Task prompt >> Extract each line from the entries below that has the string "frames" in it.

________________

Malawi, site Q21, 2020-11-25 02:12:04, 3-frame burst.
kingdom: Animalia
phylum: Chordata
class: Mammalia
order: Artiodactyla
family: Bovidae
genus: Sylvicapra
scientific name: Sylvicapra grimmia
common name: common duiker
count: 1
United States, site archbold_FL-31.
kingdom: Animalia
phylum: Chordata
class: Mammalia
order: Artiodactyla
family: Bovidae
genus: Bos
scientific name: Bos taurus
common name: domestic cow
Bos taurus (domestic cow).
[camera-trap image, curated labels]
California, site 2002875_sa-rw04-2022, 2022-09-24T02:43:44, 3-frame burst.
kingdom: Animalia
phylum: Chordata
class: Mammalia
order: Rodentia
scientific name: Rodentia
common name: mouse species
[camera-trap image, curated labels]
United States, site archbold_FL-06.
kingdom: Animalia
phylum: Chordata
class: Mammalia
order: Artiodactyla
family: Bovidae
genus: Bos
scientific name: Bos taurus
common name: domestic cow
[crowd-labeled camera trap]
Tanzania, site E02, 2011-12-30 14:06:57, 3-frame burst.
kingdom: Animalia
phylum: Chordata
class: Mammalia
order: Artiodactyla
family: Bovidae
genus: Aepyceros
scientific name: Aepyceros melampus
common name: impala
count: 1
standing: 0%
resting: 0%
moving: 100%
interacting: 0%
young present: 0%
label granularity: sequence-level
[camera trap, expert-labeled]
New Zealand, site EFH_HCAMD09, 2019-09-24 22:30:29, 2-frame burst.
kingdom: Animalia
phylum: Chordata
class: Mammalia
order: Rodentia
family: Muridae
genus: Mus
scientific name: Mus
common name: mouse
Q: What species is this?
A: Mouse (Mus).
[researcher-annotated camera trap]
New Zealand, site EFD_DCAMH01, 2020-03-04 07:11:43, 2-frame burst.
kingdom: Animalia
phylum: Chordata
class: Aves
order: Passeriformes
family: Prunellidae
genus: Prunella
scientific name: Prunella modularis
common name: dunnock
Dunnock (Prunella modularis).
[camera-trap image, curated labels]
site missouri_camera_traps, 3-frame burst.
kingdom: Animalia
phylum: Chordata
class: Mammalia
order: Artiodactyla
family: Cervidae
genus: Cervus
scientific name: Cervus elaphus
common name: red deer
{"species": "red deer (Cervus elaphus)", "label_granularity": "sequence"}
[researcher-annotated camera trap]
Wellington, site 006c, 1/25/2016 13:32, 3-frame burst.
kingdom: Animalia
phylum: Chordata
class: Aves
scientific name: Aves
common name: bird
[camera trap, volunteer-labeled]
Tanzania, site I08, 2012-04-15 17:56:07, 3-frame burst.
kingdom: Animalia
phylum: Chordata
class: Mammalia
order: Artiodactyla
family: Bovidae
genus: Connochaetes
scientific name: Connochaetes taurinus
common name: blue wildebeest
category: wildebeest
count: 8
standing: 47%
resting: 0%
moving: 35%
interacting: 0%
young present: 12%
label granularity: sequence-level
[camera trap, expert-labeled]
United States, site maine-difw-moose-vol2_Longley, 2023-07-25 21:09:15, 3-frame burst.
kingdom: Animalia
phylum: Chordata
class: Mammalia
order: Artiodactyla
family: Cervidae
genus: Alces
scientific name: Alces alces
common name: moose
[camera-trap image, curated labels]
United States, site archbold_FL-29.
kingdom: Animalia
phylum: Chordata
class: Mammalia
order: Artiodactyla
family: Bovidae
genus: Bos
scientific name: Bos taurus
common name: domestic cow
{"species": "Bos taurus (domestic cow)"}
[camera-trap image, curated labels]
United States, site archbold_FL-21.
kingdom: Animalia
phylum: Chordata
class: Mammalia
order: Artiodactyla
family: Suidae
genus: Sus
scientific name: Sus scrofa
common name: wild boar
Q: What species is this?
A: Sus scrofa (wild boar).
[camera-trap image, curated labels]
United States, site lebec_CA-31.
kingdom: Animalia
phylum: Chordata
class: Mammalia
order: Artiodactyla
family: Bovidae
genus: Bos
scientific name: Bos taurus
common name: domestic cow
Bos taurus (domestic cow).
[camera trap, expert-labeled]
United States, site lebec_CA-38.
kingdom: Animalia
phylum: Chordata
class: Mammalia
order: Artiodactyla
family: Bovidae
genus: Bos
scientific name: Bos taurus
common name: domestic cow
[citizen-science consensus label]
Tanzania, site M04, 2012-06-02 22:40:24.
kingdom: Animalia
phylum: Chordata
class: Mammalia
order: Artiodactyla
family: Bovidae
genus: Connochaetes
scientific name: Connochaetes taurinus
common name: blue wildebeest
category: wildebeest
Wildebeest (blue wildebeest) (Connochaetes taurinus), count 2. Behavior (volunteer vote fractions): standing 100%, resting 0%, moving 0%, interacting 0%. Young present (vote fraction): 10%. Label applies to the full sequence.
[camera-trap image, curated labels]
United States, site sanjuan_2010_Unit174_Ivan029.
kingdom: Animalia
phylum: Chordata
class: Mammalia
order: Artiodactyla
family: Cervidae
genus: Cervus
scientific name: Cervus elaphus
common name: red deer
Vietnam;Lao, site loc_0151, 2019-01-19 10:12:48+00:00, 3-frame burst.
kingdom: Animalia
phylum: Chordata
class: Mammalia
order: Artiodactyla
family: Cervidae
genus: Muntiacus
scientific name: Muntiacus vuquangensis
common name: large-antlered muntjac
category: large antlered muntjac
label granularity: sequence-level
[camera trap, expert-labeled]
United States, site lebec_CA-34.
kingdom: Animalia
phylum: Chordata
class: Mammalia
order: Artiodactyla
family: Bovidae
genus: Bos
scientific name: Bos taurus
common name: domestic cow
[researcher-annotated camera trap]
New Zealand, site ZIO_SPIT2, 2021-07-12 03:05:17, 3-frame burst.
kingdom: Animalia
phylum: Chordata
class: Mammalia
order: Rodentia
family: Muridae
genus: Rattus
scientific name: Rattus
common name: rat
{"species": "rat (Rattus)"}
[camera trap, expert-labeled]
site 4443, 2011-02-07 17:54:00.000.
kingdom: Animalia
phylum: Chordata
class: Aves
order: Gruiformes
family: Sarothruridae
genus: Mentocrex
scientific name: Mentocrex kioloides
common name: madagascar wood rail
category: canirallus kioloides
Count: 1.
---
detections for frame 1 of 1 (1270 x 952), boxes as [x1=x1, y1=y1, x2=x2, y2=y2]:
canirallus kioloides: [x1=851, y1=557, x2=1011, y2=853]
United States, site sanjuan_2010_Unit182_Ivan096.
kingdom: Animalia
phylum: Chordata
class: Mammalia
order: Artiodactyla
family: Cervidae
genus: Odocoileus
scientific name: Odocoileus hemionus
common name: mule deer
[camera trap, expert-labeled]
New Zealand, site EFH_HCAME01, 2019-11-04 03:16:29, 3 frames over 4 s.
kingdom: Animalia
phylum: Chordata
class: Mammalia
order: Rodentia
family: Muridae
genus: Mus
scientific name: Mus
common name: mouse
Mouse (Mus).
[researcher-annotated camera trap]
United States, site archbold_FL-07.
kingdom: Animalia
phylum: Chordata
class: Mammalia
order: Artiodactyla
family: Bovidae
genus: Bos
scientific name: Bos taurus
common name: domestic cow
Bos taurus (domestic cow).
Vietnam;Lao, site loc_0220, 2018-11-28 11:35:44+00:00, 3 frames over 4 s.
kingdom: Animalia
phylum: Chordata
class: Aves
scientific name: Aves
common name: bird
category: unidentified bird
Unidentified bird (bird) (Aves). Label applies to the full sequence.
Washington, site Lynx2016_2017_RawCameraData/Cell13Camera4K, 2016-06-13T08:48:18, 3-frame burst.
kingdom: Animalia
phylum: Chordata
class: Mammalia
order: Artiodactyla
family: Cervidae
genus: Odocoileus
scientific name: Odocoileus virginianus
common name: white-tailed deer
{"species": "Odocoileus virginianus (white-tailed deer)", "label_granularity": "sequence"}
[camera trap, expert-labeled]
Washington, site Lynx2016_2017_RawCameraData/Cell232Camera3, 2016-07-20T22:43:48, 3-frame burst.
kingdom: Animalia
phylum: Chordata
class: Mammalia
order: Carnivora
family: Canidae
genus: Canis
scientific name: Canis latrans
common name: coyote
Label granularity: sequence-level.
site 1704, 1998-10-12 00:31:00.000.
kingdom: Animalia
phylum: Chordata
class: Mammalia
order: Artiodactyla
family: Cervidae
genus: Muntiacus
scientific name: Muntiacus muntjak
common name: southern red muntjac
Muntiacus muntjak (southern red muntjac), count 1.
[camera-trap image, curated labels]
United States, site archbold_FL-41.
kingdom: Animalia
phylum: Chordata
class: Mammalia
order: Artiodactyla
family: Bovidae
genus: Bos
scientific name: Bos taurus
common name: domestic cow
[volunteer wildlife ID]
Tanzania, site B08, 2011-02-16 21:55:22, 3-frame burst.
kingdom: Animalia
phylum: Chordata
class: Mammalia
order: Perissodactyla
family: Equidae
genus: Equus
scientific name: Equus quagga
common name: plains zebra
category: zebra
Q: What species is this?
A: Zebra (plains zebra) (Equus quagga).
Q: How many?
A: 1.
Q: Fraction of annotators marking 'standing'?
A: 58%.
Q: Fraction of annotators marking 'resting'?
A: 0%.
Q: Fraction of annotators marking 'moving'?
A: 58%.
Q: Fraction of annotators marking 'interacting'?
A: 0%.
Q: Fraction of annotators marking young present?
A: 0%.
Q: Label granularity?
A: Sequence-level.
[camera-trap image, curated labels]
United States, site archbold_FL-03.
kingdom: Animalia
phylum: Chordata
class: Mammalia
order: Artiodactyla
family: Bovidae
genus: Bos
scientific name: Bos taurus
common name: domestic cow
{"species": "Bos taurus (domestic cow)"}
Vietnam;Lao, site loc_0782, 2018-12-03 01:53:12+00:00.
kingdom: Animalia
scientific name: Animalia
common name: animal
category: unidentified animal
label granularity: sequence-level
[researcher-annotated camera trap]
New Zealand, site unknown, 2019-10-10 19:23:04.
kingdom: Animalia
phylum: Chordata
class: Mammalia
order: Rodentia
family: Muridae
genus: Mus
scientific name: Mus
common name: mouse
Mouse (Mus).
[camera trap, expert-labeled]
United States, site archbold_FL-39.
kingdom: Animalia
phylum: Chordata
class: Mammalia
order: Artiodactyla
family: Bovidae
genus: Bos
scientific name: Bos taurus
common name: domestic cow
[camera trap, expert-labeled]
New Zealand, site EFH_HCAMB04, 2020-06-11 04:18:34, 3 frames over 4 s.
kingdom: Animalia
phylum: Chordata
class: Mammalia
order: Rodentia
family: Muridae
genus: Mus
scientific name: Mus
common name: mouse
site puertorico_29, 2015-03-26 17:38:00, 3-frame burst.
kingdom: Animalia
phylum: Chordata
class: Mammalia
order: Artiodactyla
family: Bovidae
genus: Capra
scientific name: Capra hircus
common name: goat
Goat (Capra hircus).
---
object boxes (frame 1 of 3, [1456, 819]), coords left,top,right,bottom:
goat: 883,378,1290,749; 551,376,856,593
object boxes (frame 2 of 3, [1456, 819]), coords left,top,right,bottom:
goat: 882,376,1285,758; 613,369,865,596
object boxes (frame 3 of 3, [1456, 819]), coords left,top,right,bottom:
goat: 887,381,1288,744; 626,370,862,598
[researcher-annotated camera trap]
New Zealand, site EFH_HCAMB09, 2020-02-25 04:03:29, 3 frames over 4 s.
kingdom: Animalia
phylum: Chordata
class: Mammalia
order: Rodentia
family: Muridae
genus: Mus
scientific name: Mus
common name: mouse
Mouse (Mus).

________________

Output >>
New Zealand, site EFH_HCAME01, 2019-11-04 03:16:29, 3 frames over 4 s.
Vietnam;Lao, site loc_0220, 2018-11-28 11:35:44+00:00, 3 frames over 4 s.
New Zealand, site EFH_HCAMB04, 2020-06-11 04:18:34, 3 frames over 4 s.
New Zealand, site EFH_HCAMB09, 2020-02-25 04:03:29, 3 frames over 4 s.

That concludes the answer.